When the Cassini space probe reaches Saturn in 2004, it will conduct by far the most detailed and sustained observations of the ringed planet to date.

"Cassini is going to do something at Saturn we've never done before," says University of Arizona astronomer Carolyn Porco, head of the space probe's imaging team. "It's going to orbit."

Indeed, Cassini is expected to gather data through about 80 orbits of Saturn, over a period of 4 years. (And planners hope the craft will have an "extended mission" that lasts years longer.) The three previous Saturn missions -- Pioneer 11, and Voyagers 1 and 2 -- were quick flybys. The luxury of time, combined with the latest instruments, will give Cassini an unprecedented view of Saturn, its satellites and its rings.

Consider, for instance, the rings. Cassini will orbit the planet at various angles -- and thus see the rings from different directions. "Each direction tells you some other piece of the puzzle," says Jeff Cuzzi, a Saturn ring expert at NASA's Ames Research Center. By contrast, he notes, the Voyager probes were largely limited to viewing the rings "almost edge on."

Observing the rings may provide clues to their origin. The rings are believed to have formed in, as Cuzzi puts it, "a catastrophic event dating back to the age of fish" -- several hundred million years ago, or about one tenth the age of the solar system. But what kind of catastrophe is unknown -- it may have been the destruction of an existing moon, or the capture of a comet or asteroid. "Did something in place get torn apart by an incoming projectile?" asks Cuzzi. "Or did something larger just come a little too close?"
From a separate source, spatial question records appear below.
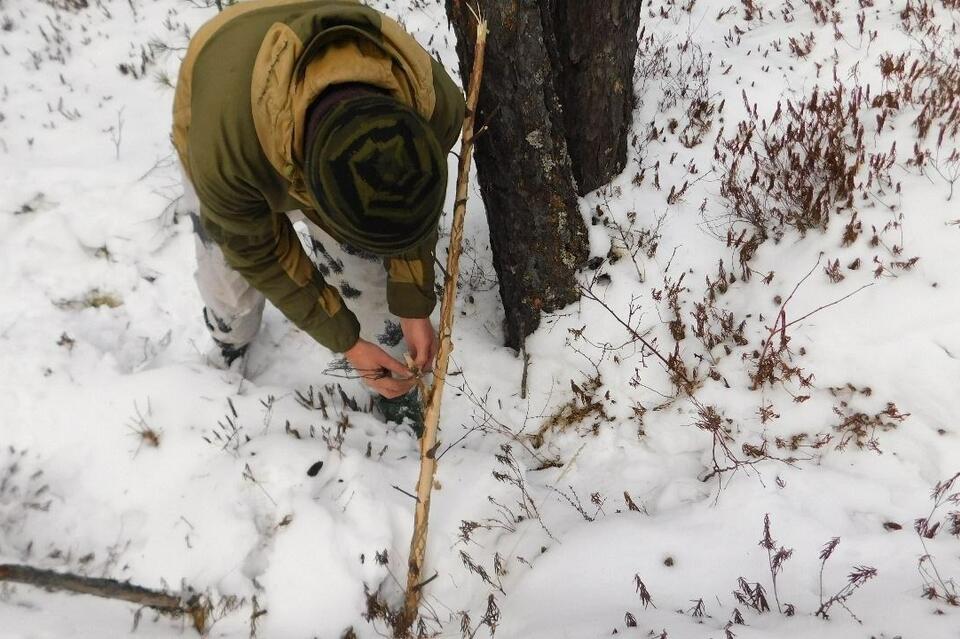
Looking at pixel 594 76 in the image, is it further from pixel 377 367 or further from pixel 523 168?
pixel 377 367

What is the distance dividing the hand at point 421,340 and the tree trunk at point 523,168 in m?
0.63

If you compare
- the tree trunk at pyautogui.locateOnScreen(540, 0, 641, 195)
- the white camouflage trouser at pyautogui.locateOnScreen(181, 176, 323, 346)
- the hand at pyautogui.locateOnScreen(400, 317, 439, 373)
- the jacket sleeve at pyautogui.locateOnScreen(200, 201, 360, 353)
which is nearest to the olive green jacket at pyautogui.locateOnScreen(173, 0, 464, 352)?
the jacket sleeve at pyautogui.locateOnScreen(200, 201, 360, 353)

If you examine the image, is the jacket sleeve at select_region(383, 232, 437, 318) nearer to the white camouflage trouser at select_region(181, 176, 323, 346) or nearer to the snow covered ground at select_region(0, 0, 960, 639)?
the snow covered ground at select_region(0, 0, 960, 639)

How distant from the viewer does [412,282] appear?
93.0 inches

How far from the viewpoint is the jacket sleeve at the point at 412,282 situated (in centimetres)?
232

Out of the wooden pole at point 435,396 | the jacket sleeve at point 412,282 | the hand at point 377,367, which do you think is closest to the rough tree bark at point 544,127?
the wooden pole at point 435,396

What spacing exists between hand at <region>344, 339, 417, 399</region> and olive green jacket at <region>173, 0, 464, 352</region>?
0.40m

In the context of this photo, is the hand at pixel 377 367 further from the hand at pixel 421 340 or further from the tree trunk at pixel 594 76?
the tree trunk at pixel 594 76

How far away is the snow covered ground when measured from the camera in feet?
6.77

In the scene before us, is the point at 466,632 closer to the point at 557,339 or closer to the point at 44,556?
the point at 557,339

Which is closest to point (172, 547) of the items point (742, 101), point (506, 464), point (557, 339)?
point (506, 464)

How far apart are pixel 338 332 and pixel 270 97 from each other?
1.01m

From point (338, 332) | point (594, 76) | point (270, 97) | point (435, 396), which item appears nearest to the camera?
point (270, 97)

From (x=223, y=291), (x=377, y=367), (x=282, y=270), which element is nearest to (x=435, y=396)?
(x=377, y=367)
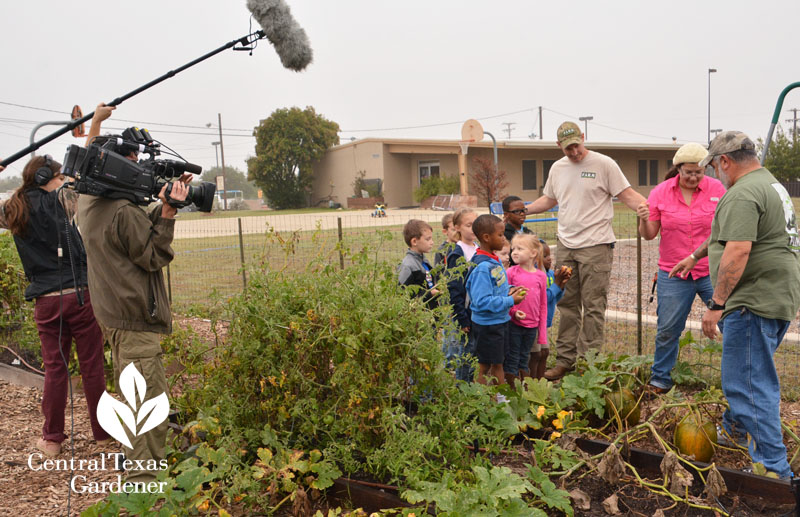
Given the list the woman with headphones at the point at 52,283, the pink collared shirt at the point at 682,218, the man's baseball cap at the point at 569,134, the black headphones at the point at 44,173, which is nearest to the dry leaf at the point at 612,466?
the pink collared shirt at the point at 682,218

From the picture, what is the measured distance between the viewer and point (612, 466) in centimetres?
336

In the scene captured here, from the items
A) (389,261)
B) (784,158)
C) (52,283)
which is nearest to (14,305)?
(52,283)

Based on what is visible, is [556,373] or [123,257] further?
[556,373]

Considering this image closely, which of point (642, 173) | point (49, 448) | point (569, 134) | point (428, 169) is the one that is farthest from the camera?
point (642, 173)

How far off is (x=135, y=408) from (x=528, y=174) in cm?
3920

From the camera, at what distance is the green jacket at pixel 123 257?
337 cm

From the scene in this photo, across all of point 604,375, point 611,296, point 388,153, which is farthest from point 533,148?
point 604,375

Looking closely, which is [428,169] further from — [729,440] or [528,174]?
[729,440]

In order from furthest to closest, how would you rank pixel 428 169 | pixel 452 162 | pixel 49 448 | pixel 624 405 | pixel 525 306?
pixel 428 169 < pixel 452 162 < pixel 525 306 < pixel 49 448 < pixel 624 405

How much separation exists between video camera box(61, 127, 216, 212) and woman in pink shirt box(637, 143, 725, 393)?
3460 millimetres

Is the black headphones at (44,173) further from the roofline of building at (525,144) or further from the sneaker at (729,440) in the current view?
the roofline of building at (525,144)

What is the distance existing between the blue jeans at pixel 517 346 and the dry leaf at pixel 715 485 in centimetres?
171

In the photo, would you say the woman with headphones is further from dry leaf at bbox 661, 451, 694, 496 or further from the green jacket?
dry leaf at bbox 661, 451, 694, 496

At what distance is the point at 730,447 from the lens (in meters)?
3.86
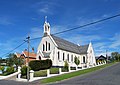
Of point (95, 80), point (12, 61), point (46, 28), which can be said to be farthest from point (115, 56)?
point (95, 80)

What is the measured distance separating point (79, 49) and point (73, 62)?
32.9ft

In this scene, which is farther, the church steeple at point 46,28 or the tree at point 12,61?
the church steeple at point 46,28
As for the planet itself, Cassini will investigate numerous issues that previous probes only began to explore. One such question: Does Saturn have lightning?

"There certainly will be a desire to look for lightning -- and, if it's found, to determine what causes it and how it's the same or different from Earth lightning," says Ellis Miner, a Cassini science adviser at NASA's Jet Propulsion Laboratory.

Detecting lightning requires long-exposure images of Saturn's dark side. The Voyager missions took a few images of the dark side without finding lightning, notes Miner. But it later became clear that the exposures were not long enough to settle the issue, because of light reflected by the planet's rings.